Depuis quand l’homme moderne a-t-il mis de l’amour-propre et de la fanfaronnade dans ses vices ? Pour marquer cette transformation, il faudrait remonter aux premiers signes de décadence d’une morale, d’une foi antihumaine. Quand le bien et le mal, le juste et l’injuste, sont triés de telle sorte qu’ils restent confondus, que ce qui est donné comme le bien, à beaucoup d’égards, est le mal, et que ce qui est appelé mal contient une portion considérable de justice, la révolte, quand elle survient, prend tout simplement les choses à l’opposé, laissant subsister la confusion. Il s’agirait de faire un triage nouveau, plus intelligent, plus vrai ; mais la révolte n’a pas le temps, et c’est ce qui saute aux yeux, c’est l’antithèse qu’elle prend pour drapeau.

Car jusqu’ici malheureusement le progrès est une bataille, et par conséquent le philosophe un combattant. Il y a nécessité pour lui de donner des coups et d’en recevoir ; en se battant, on ne médite pas à l’aise ni de sang-froid. Le gros de l’armée, il va sans dire, y songe moins encore. Le défi s’en mêle ; on est injurié, on accepte bravement. l’injure ; puis la tradition se fait et fixe la confusion pour longtemps en créant des fétiches et des évangiles nouveaux.

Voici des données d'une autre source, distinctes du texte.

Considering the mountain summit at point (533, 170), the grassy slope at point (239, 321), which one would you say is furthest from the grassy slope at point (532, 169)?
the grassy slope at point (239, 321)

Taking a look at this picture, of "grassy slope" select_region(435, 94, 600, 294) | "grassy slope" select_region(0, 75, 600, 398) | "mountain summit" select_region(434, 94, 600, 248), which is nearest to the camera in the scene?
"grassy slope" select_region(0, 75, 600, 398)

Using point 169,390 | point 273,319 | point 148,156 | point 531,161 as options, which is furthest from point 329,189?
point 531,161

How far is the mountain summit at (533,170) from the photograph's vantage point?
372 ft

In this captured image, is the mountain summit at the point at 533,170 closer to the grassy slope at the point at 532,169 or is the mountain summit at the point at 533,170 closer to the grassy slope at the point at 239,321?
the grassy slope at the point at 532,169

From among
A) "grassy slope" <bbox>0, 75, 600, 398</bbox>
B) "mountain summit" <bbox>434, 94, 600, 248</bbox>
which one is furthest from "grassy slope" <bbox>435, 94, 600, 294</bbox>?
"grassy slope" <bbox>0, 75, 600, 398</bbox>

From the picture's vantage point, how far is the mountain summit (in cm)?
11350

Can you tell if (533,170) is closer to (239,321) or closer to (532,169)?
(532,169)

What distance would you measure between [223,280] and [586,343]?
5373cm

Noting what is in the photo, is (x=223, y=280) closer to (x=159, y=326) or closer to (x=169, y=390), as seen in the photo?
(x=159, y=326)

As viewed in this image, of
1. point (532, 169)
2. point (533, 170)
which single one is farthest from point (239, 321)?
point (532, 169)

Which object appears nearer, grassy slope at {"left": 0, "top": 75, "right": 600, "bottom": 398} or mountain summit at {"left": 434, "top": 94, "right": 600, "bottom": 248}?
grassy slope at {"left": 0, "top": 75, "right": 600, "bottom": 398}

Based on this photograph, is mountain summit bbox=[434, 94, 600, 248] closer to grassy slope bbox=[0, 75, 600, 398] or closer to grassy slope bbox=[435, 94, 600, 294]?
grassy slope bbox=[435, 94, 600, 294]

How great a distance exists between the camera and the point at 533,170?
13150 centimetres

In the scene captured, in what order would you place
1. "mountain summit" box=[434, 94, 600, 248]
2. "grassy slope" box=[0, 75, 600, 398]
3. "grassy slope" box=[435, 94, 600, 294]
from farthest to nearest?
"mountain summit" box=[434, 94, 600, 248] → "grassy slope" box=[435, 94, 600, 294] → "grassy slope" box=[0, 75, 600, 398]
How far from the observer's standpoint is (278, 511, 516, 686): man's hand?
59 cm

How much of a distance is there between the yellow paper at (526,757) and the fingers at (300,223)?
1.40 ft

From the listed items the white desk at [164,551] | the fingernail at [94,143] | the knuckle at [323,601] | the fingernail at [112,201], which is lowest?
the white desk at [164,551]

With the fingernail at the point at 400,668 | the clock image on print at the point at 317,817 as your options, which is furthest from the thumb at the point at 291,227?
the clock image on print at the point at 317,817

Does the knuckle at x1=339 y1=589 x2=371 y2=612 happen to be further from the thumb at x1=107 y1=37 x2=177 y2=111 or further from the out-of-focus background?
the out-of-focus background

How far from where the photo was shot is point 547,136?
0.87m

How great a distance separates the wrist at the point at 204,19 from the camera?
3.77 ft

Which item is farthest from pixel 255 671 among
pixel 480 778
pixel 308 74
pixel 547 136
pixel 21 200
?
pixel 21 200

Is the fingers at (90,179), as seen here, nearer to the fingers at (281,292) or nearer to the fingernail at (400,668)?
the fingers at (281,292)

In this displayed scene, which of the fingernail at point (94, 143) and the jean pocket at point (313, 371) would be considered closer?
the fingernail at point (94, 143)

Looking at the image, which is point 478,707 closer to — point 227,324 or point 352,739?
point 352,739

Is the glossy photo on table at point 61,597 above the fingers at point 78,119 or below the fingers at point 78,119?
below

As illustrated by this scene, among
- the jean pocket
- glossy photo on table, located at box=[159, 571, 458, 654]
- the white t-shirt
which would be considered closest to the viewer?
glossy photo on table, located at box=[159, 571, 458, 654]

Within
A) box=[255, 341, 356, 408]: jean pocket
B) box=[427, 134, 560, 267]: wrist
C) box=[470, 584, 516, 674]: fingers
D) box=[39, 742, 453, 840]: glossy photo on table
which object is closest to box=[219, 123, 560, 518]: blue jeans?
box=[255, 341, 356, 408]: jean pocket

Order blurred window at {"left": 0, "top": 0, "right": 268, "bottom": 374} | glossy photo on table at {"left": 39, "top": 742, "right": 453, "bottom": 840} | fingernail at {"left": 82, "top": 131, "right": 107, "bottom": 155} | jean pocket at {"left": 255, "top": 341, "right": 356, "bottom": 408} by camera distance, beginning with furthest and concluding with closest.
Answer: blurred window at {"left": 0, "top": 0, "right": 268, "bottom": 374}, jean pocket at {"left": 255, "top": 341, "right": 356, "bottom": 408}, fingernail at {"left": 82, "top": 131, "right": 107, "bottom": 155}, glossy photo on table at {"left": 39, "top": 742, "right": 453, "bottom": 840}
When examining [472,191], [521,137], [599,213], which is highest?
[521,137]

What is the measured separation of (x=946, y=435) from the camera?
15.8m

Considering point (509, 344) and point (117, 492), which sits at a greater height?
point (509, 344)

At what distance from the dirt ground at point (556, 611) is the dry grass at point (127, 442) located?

C’est dans ce sentiment que Diderot répond à sainte Thérèse, Blanqui à de Maistre, Robespierre à Catherine de Médicis…

À bas Dieu ! donc vive Satan ! Foin du faux devoir, donc plus de devoir ! À bas la superstition ! vive le scepticisme ! L’ascétisme est un outrage à la nature ; à nous, l’ivresse des sens. Le mysticisme est une folie ; donc plus rien que de palpable ! Plus de servitude, donc plus de lien !

Tel est le courant qui, depuis deux siècles, entraîne d’une marche inégale l’humanité, la moralisant et la démoralisant tout ensemble, jusqu’à ce qu’il l’élève à une morale supérieure. Il a créé la doctrine de l’égoïsme et celle de la solidarité ; il a fait de la politique une sentine d’hypocrisies et de lâchetés, mais il a détruit le droit divin. Il a donné Turcaret pour successeur à Montmorency, mais Turcaret en a pour bien moins longtemps ; il a fait la bohème, mais il a fourni les bataillons de marche du siége, jeunes héroïsmes trompés. Il ne voit pas encore bien l’avenir, mais le passé du moins excite sa haine.